Photo: See Wikimedia Commons, See file page. Source
Naissance d'un musée sans collection
En 1960, lorsque germe l'idée de créer un musée à Concarneau, ses fondateurs ne possèdent pas le moindre objet. Ni maquette, ni filet, ni instrument de navigation. Tout est à bâtir. Trois hommes s'attellent à cette aventure improbable : Charles Viaud (1920-1975), peintre et futur premier directeur du musée ; Marcel Chevannes (1895-1967), armateur dont les navires sillonnent l'Atlantique ; et Émile Le Tendre (1896-1974), libraire-imprimeur et mémoire vivante de l'histoire locale. Ensemble, ils fondent le 17 avril 1961 l'association « Les Amis du Musée de la Pêche de Concarneau ». Moins de trois mois plus tard, le 8 juillet 1961, le musée ouvre ses portes — un concept alors inédit en Europe : raconter l'histoire de la pêche à l'échelle mondiale, expliquer ses techniques et la vie maritime dans une démarche résolument pédagogique.

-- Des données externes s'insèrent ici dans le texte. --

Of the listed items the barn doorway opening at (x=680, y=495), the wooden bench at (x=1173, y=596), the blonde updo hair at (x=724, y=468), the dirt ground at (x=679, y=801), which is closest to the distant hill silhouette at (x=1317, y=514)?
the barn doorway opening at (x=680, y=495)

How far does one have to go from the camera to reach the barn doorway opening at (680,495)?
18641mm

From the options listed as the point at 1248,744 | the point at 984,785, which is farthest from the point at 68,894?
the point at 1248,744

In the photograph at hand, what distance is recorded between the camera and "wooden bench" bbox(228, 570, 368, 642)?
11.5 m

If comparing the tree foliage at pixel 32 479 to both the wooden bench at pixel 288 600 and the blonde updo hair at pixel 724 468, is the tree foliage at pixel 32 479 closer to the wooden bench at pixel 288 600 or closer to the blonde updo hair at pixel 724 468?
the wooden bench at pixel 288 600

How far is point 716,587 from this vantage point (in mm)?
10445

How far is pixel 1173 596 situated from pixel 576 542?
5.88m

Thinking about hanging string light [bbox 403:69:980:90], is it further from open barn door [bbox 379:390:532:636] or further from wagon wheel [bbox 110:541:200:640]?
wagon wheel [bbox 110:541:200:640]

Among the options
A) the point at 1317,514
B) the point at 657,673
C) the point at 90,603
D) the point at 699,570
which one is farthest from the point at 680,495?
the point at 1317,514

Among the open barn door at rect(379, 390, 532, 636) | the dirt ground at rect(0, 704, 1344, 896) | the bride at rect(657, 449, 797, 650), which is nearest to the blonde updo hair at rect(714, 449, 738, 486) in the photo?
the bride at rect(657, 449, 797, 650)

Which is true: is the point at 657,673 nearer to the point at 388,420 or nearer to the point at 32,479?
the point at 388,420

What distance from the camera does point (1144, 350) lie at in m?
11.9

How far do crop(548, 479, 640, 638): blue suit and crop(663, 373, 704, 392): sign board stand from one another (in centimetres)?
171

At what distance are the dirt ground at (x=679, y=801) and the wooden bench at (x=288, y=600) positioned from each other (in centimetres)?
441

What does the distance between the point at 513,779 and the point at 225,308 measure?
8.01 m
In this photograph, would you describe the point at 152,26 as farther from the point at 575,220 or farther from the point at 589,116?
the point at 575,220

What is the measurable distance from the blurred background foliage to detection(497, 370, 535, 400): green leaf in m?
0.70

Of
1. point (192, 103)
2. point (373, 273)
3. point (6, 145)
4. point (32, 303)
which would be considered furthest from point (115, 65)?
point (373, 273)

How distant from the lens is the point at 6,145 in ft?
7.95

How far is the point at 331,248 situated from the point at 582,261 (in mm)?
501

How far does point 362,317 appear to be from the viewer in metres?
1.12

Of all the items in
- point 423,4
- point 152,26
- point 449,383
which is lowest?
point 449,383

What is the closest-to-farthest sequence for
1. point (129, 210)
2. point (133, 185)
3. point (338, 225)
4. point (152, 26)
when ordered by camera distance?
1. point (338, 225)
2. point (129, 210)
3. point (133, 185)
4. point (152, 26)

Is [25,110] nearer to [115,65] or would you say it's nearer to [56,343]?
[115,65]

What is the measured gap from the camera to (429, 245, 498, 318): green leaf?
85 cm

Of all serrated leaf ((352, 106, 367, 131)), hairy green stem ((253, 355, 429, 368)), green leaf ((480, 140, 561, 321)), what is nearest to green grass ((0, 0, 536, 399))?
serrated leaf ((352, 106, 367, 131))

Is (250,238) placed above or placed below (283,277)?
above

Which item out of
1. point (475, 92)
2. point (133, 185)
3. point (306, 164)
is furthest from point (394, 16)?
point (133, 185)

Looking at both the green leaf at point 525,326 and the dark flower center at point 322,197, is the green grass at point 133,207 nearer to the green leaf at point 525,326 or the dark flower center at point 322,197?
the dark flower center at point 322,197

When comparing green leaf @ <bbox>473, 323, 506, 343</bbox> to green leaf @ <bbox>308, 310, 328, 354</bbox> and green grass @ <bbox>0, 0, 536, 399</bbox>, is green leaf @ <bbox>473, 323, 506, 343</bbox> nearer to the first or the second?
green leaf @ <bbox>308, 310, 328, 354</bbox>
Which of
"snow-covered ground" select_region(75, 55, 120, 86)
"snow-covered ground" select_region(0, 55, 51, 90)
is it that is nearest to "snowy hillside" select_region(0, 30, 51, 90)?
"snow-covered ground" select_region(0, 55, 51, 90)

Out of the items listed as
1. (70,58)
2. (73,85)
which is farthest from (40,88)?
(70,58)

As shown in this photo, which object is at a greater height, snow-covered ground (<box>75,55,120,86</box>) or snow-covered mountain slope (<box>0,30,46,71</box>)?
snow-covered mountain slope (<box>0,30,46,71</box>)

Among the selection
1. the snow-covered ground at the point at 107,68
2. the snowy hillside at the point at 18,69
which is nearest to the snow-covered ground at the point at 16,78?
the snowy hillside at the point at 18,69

Le bâtiment lui-même porte les cicatrices de l'Histoire. Ancienne chapelle avant la Révolution, puis salle communale et dépôt de munitions, il est transformé en 1844 en caserne pour le 118e régiment d'infanterie — la « Caserne Hervo ». Au début du XXe siècle, il abrite une école puis une école de pêche. En 1961, deux salles seulement sont attribuées au tout jeune musée.
1960 Le projet de musée se concrétise à Concarneau — aucune collection n'existe encore
1961 Fondation de l'association (17 avril) et inauguration du musée (8 juillet)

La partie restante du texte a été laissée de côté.